To make it personal, imagine that people you grew up with, who loved and supported you, all of a sudden took offense at your service to God and the ways you were taking care of your neighbors across the region. You would feel betrayed, right? That’s what surprised Jesus in Nazareth. The people were unfaithful/ἄπιστος to their former neighbor and Jesus felt betrayed by their opposition to this wisdom and miraculous power in him. If we make the episode in Nazareth about belief only, we miss the deep, personal hurt that Jesus must have experienced.
The good news is, that like David’s story, Jesus moved from exclusion to embrace as well. Mary, the mother of Jesus, always got it (Luke 1:46-55). But his brothers finally embraced Jesus’ movement, teachings and messiahship. Shortly after Jesus’ resurrection and ascension Jesus’ brothers had become part of the Jesus movement (Acts 1:14). Not too long after, Jesus’ brother James was head of the Jerusalem church. His position carried such authority that James had the last word in an argument between Peter and Paul at the Jerusalem Council (Acts 15:13). His words, as well as those of his brother Jude, are preserved in their own books in the New Testament. Jesus’ family and at least some from Nazareth made the shift to embracing Jesus, whom they always believed, but formerly resented.

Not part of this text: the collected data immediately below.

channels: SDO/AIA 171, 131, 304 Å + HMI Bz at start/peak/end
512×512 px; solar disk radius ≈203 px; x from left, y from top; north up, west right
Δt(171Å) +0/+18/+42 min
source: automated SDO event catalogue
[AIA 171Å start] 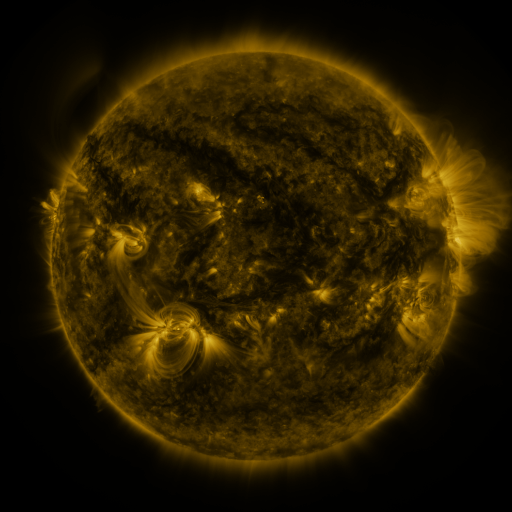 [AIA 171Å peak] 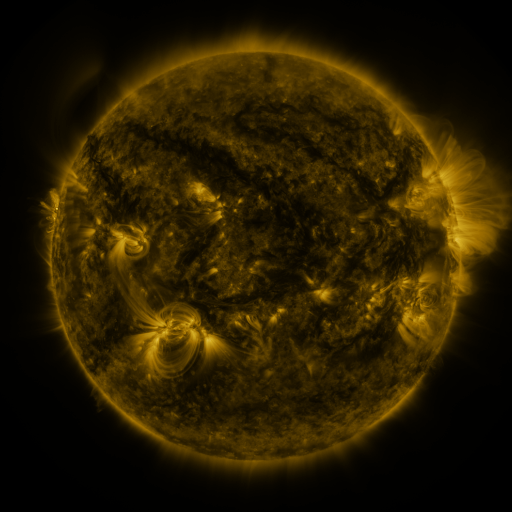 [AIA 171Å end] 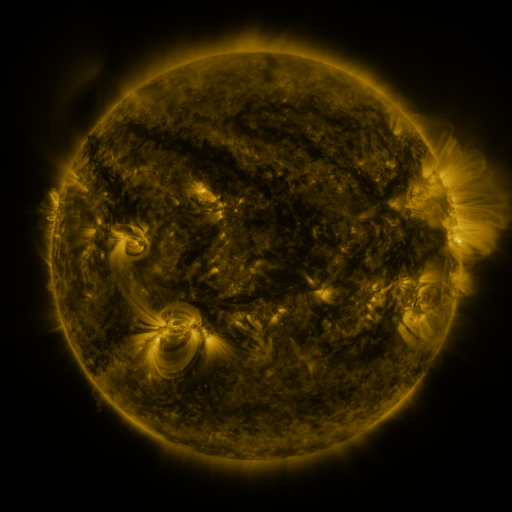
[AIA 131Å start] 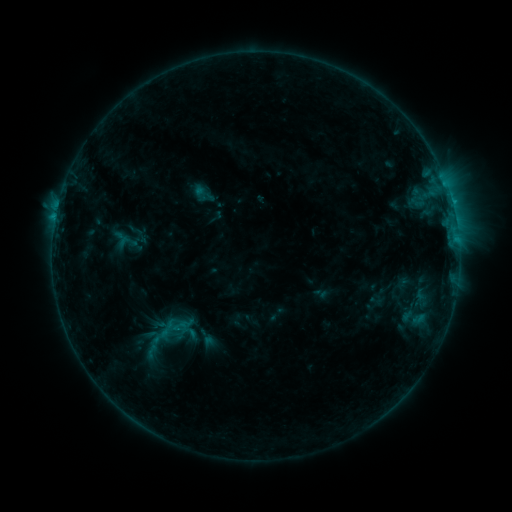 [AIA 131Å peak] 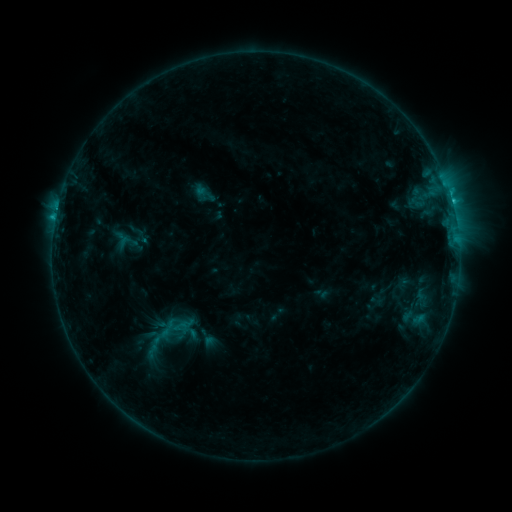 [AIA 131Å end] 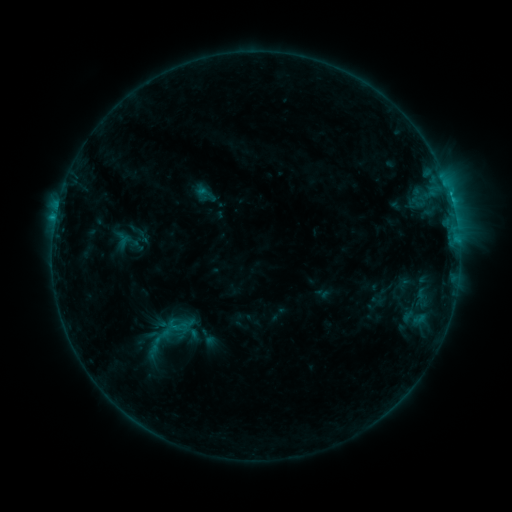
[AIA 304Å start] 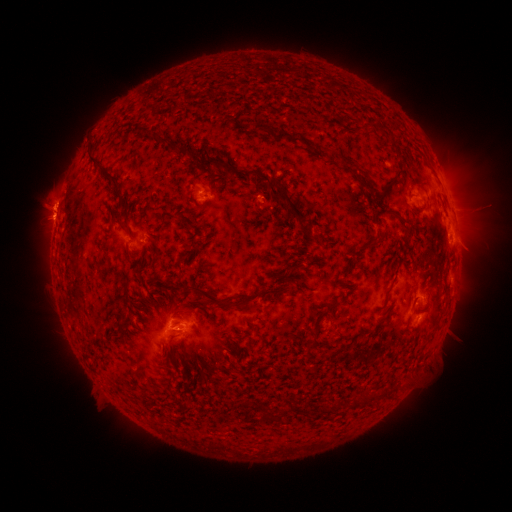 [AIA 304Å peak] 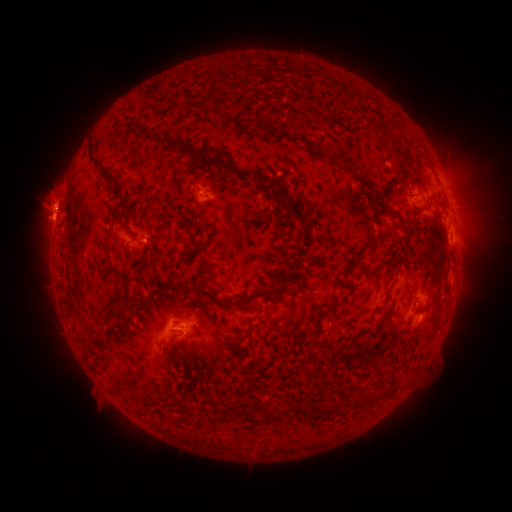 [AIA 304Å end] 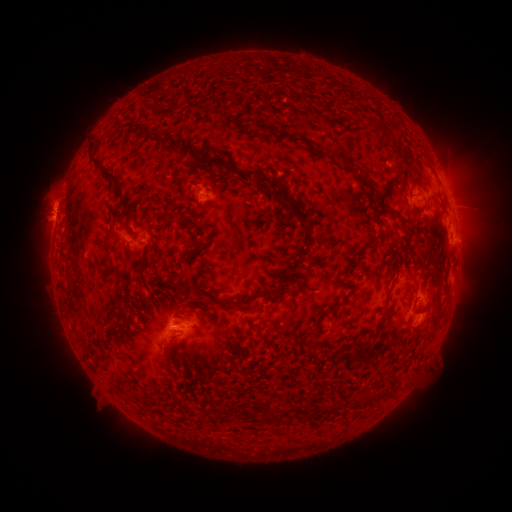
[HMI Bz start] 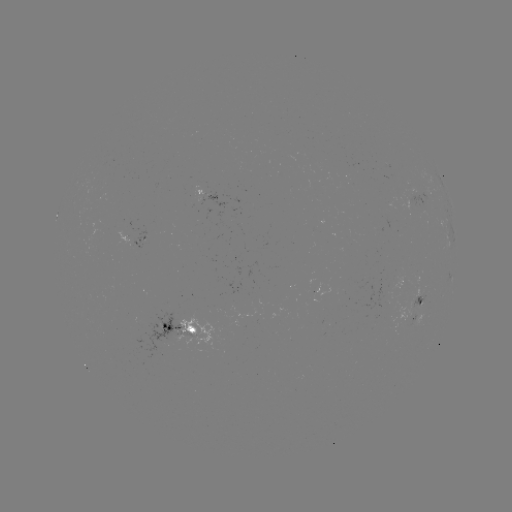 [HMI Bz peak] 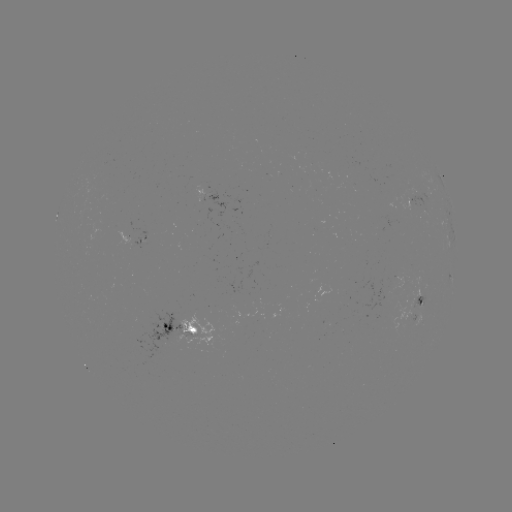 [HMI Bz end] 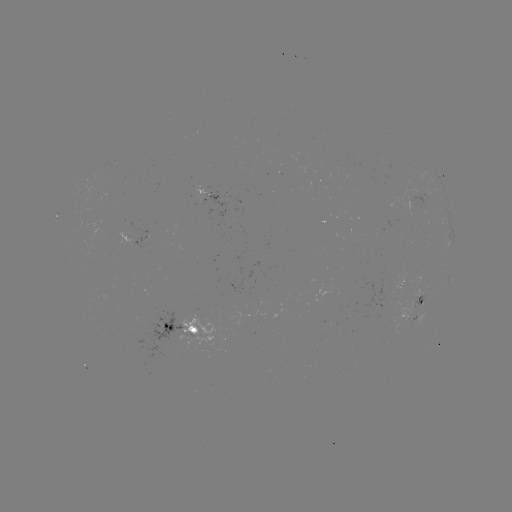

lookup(C1.8 flare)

So then, how do we make the move from exclusion to embrace? Our very lives may depend on it. Jesus said later in Mark 6 that those who do not welcome Jesus’ friends and emissaries will have the dust shaken off as a testimony against them (Mark 6:11). The other gospels (Matthew 1-:15. Luke 10:12) say that those who do not welcome those who Jesus sends will face a worse punishment than Sodom and Gomorrah.
Why bring up these towns? Specifically because they are the worst examples of anti-hospitality or exclusion of strangers from right-treatment in the Bible. Ezekiel 16:49-50 says: “Now this was the sin of your sister Sodom: She and her daughters were arrogant, overfed and unconcerned; they did not help the poor and needy. They were proud and did horrible things before me. Therefore I did away with them, as you have seen.” The rabbis elaborate to point out:
“The people of Sodom said: Since we live in a land from which bread comes and has dust that is gold, we have everything we need. Why would we need sojourners, since they come only to divest us of our resources? Come, let’s cause the right treatment of sojourners to be forgotten in our land…” (b.Sanhedrin 109a).
We know that the cities of Sodom and Gomorrah were destroyed with fire and brimstone. If we exclude the people who God is bringing to us and refuse the embrace of hospitality, Jesus says we will prefer the punishment of fire falling from the sky over what actually happens to us.
The story of David, the story of Jesus and the story of his disciples all help us realize the importance of moving from exclusion to embrace. May we be faithful to Jesus who tells us to embrace the stranger (Matthew 25:34-36).